User currently offlineLehpron From United States of America, joined Jul 2001, 7028 posts, RR: 21
Posted (7 years 8 months 2 weeks 5 days 18 hours ago) and read 7244 times:

how to hook up two independent computer power supplies, in series?


The meaning of life is curiosity; we were put on this planet to explore opportunities.
40 replies: All unread, showing first 25:
 
User currently offlineBill142 From Australia, joined Aug 2004, 8439 posts, RR: 8
Reply 1, posted (7 years 8 months 2 weeks 5 days 17 hours ago) and read 7239 times:

uhh.. why?

how are you intending to use them? one to power mobo and cpu and another to power cd and hdd?


User currently offlineLehpron From United States of America, joined Jul 2001, 7028 posts, RR: 21
Reply 2, posted (7 years 8 months 2 weeks 5 days 14 hours ago) and read 7224 times:

Quoting Bill142 (Reply 1):
one to power mobo and cpu and another to power cd and hdd?
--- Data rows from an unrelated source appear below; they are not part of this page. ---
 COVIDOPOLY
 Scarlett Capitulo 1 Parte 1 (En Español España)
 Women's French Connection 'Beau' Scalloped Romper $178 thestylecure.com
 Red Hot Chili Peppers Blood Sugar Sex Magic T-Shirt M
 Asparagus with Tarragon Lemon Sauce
Kind of like that, I want one to turn on when the other does.



The meaning of life is curiosity; we were put on this planet to explore opportunities.
User currently offlineTRVYYZ From Canada, joined Oct 2004, 1369 posts, RR: 10
Reply 3, posted (7 years 8 months 2 weeks 5 days 14 hours ago) and read 7222 times:

If your are using two power supplies(PS), I imagine you would be connect two ac mains cable (that makes it parallel automatically). The output side (dc side) all the connectors are polarized (does not allow you to connect the wrong connectors to the internal devices), so you can connect to whatever devices in Computer from both PS. So, just select the loads in so that you distribute the loads coming to each PS evenly.
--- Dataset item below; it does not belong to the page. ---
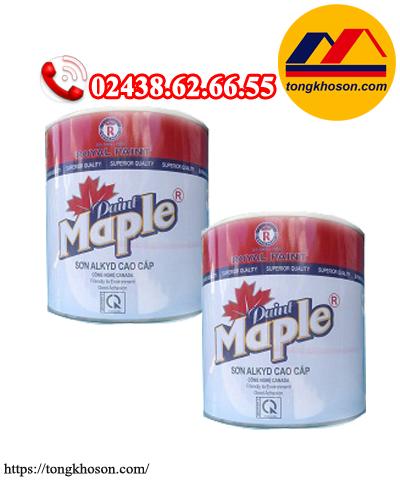 Sơn dầu Maple gốc Alkyd (sơn Royal)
In short, you need not worry about series or parallel, just hook up the primary sides to the ac and keep connecting the dc(secondary) side as though they were from a single supply.

[Edited 2006-11-12 13:25:44]

User currently offlineLehpron From United States of America, joined Jul 2001, 7028 posts, RR: 21
Reply 4, posted (7 years 8 months 2 weeks 5 days 14 hours ago) and read 7212 times:

Quoting TRVYYZ (Reply 3):
In short, you need not worry about series or parallel, just hook up the primary sides to the ac and keep connecting the dc(secondary) side as though they were from a single supply.

Would I need to splice wires or an adapter?



The meaning of life is curiosity; we were put on this planet to explore opportunities.
User currently offlineRichardPrice From , joined Dec 1969, posts, RR:
Reply 5, posted (7 years 8 months 2 weeks 5 days 14 hours ago) and read 7210 times:

Watch out for different earths, even to the same wall socket, it can kill a computer (Ive done basically what you want to do here, and I lost parts due to a differential in the earths on the two supplies).

User currently offlineTedTAce From , joined Dec 1969, posts, RR:
Reply 6, posted (7 years 8 months 2 weeks 5 days 13 hours ago) and read 7201 times:

Dude, unless you are an ET (which apparently you (as well as me) are not) this is stupidity.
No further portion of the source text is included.